As bactérias foram o que são hoje bits e bytes. Para muitos, é um enigma que não pode ser visto, tocado ou assimilado. Porque o ceticismo ao que não é palpável se transforma mas sobrevive aos séculos, uma parcela dos brasileiros resiste em acreditar na já mais que demonstrada segurança da urna eletrônica. Para os incrédulos, não bastam vozes sérias e respeitáveis repetirem que jamais se constatou qualquer burla ao sistema. Como no caso da negação às bactérias, há quem só creia no que pode ver e, se possível, tocar.

Há outras bolhas de desconfiança analógica, como no uso de dinheiro. O valor depositado em bancos não é físico, ou seja, não está todo num cofre-forte. Mesmo assim, tem gente que só confia em dinheiro vivo. Os céticos recolhem as cédulas no caixa e se submetem a riscos de assalto, perda e desvalorização para deixá-las sob o colchão e pagar despesas com uma nota sobre a outra. Na era dos cartões e do pix, não tem lógica, fora o ceticismo atávico ou, pior, que se queira evitar registros de transações financeiras.

Sempre que algo não faz sentido, é porque há uma razão que não quer ou não pode vir à tona. Quando o presidente da República elege o voto impresso como obsessão da hora, é preciso tentar entender sua motivação.
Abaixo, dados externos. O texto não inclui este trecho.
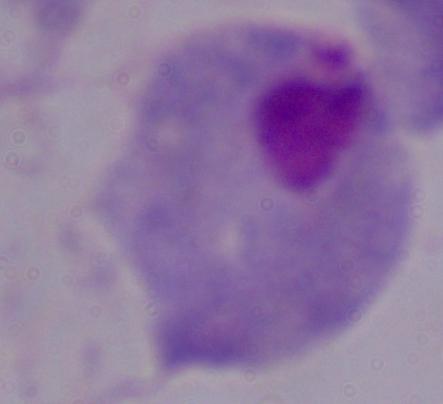

A trichomonad.

1000x magnification. Photomicrograph.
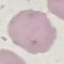
malaria status = uninfected
capture = smartphone camera at the microscope eyepiece
preparation = thin blood film
image type = automatically extracted cell patch, resized to 64 × 64 pixels
stain = Giemsa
Identify the cell.
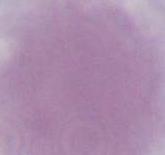

An erythrocyte.

Photomicrograph. Captured at 1000x magnification.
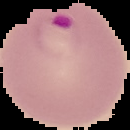

Summary:
  - Image type: segmented cell region on a black background
  - Preparation: thin blood smear
  - Image size: 130×130 pixels
  - Result: malaria parasites identified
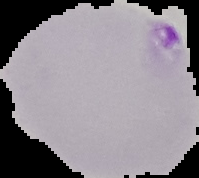

{
  "preparation": "thin blood smear",
  "image_size": "199×178 pixels",
  "malaria_status": "parasitized",
  "image_type": "cell region segmented out of the field of view; surrounding area masked to black"
}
Identify the blood parasite species.
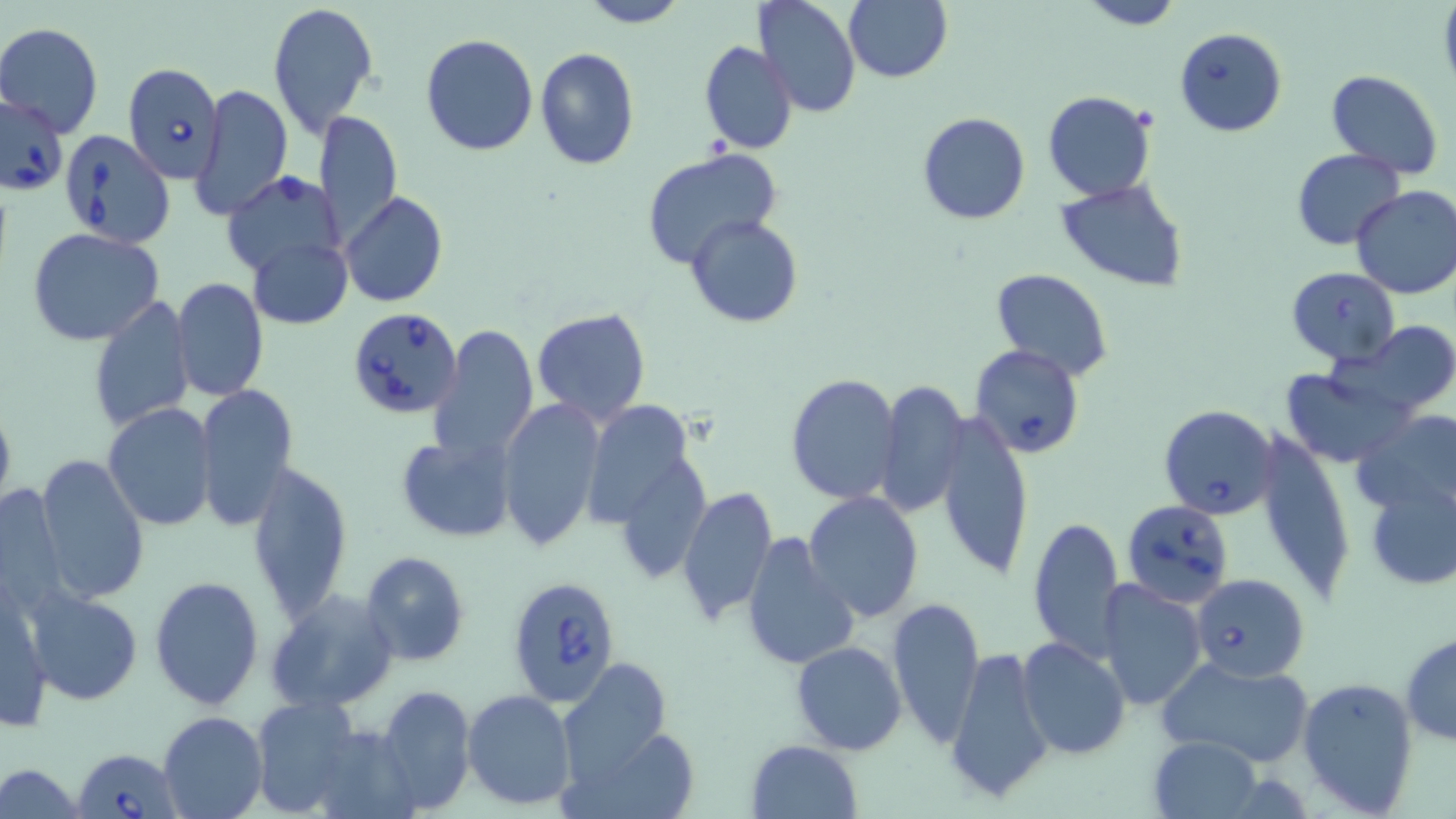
Não por acaso, a investida contra o modelo que vigora sem problemas há 25 anos coincide com sua crescente desaprovação e a possibilidade de vir a ser derrotado em 2022 na contabilidade que interessa - a das urnas, não a do barulho nas ruas.

O voto digital é auditável, mas obviamente não há recontagem manual. Já o voto impresso poderia desencadear pedidos sem fim de recontagem por candidatos inconformados. E ai do tribunal que rejeitasse os pleitos - seria ofendido e acusado de sabotar a "legitimidade das eleições". Como já se viu há pouco nos EUA e no Peru, o resultado desfavorável será contestado por populistas derrotados de qualquer jeito, seja qual for a urna.

As urnas eletrônicas elegeram Bolsonaro e seus filhos seguidas vezes, mas isso agora já não parece importar. A intenção é criar um clima de pré-intentona, o que obrigou a Justiça Eleitoral a reafirmar a lisura das urnas. E é por isso que Bolsonaro a ataca e atiça seguidores contra um sistema exitoso que está no cerne da democracia brasileira.